The Complex Relationship between Money & Happiness: How Much Is Too Little, Too Much?  

By Thierry Malleret, economist

An obvious link exists between money and subjective wellbeing (happiness), but only up to a certain threshold which economists and psychologists have a hard time precisely identifying. Anyone without money will corroborate that financial wellness is the conduit to other forms of wellness, for it is impossible to feel physically and mentally well while in a state of financial deprivation. That said, the correlation between money and happiness is much stronger at the bottom of the income scale, with diminishing returns as we move up the income ladder. About ten years ago, two Nobel Prize winners in economics (Angus Deaton and Daniel Kahneman) found that $75,000 ($100,000 at today’s prices) was the amount that optimized an individual’s daily life, with any extra amount unlikely to reduce negative sentiments such as anxiety or stress. Others, like Jan Emmanuel De Neve (director of the Wellbeing Research Centre at Oxford University) estimate that the money-happiness “satiation point” stands at about $120,000-144,000, with a flattening of the curve beyond it.

======

> [REQUIRED ACTIONS]:
1. Rewrite the paragraph of the money and happiness text that begins "An obvious link exists" as a short list that keeps its main facts.
2. According to the money and happiness text, what amount did Angus Deaton and Daniel Kahneman find optimized an individual's daily life?
3. Say whether each statement agrees with the money and happiness text, and quote the words that decide it. (a) The correlation between money and happiness is strongest at the top of the income scale. (b) Jan Emmanuel De Neve directs the Wellbeing Research Centre at Oxford University. (c) Economists and psychologists can easily pinpoint the threshold beyond which money stops adding to happiness.
Answer from the money and happiness text alone.

> [DATASET CONTENT]:
======

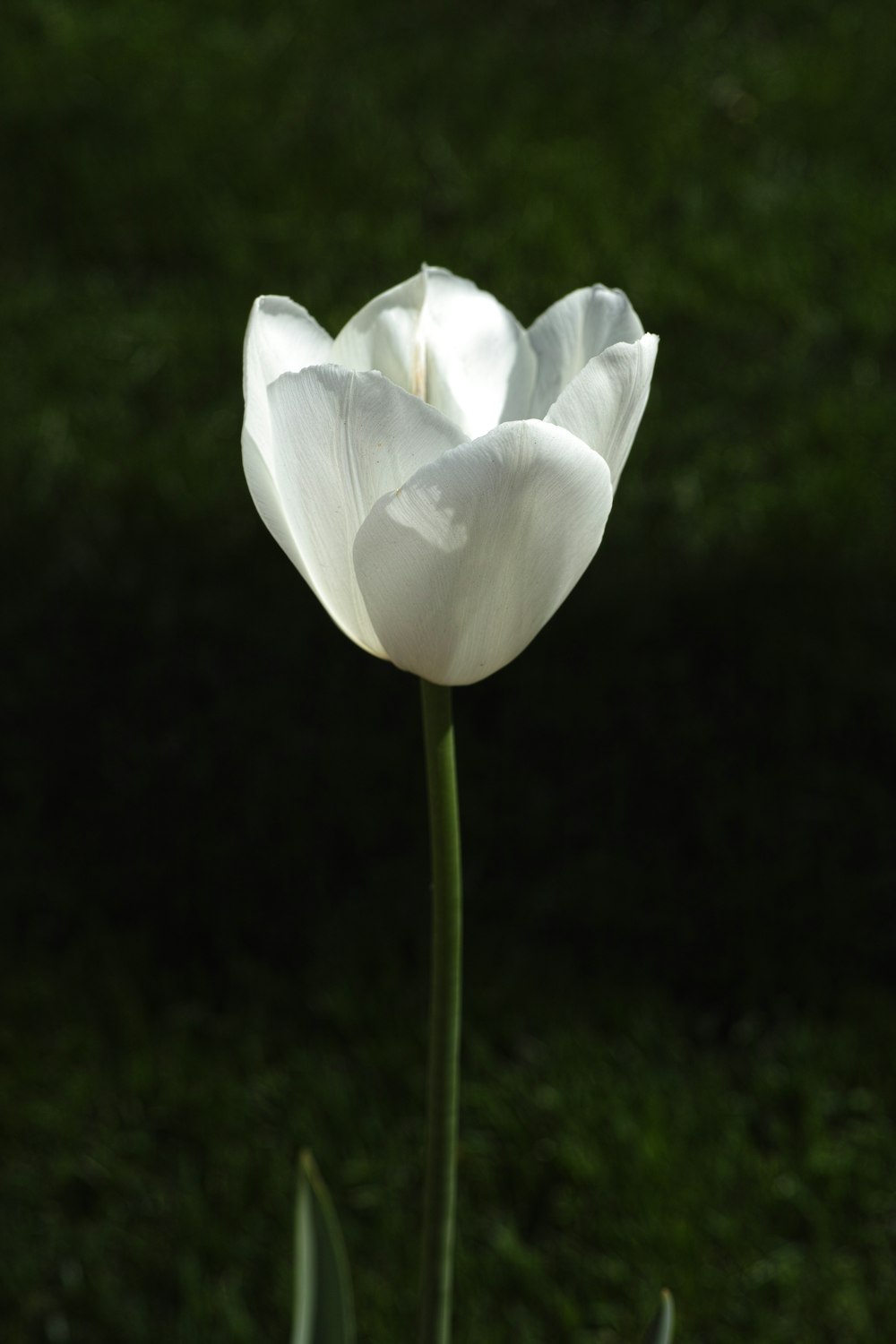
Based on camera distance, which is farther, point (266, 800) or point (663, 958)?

======

> [LIST OF ANSWERS]:
1.
- Money is linked to subjective wellbeing (happiness) only up to a threshold that economists and psychologists find hard to identify precisely.
- Financial wellness is the conduit to other forms of wellness. No one can feel physically and mentally well while financially deprived.
- The link between money and happiness is much stronger at the bottom of the income scale, and returns diminish further up.
- About ten years ago, Nobel Prize winners Angus Deaton and Daniel Kahneman found that $75,000 ($100,000 at today's prices) optimized an individual's daily life. Any extra amount was unlikely to reduce anxiety or stress.
- Jan Emmanuel De Neve of Oxford's Wellbeing Research Centre puts the "satiation point" at about $120,000-144,000, with the curve flattening beyond it.

2. $75,000, which is $100,000 at today's prices.

3.
(a) No: "the correlation between money and happiness is much stronger at the bottom of the income scale"
(b) Yes: "director of the Wellbeing Research Centre at Oxford University"
(c) No: "which economists and psychologists have a hard time precisely identifying"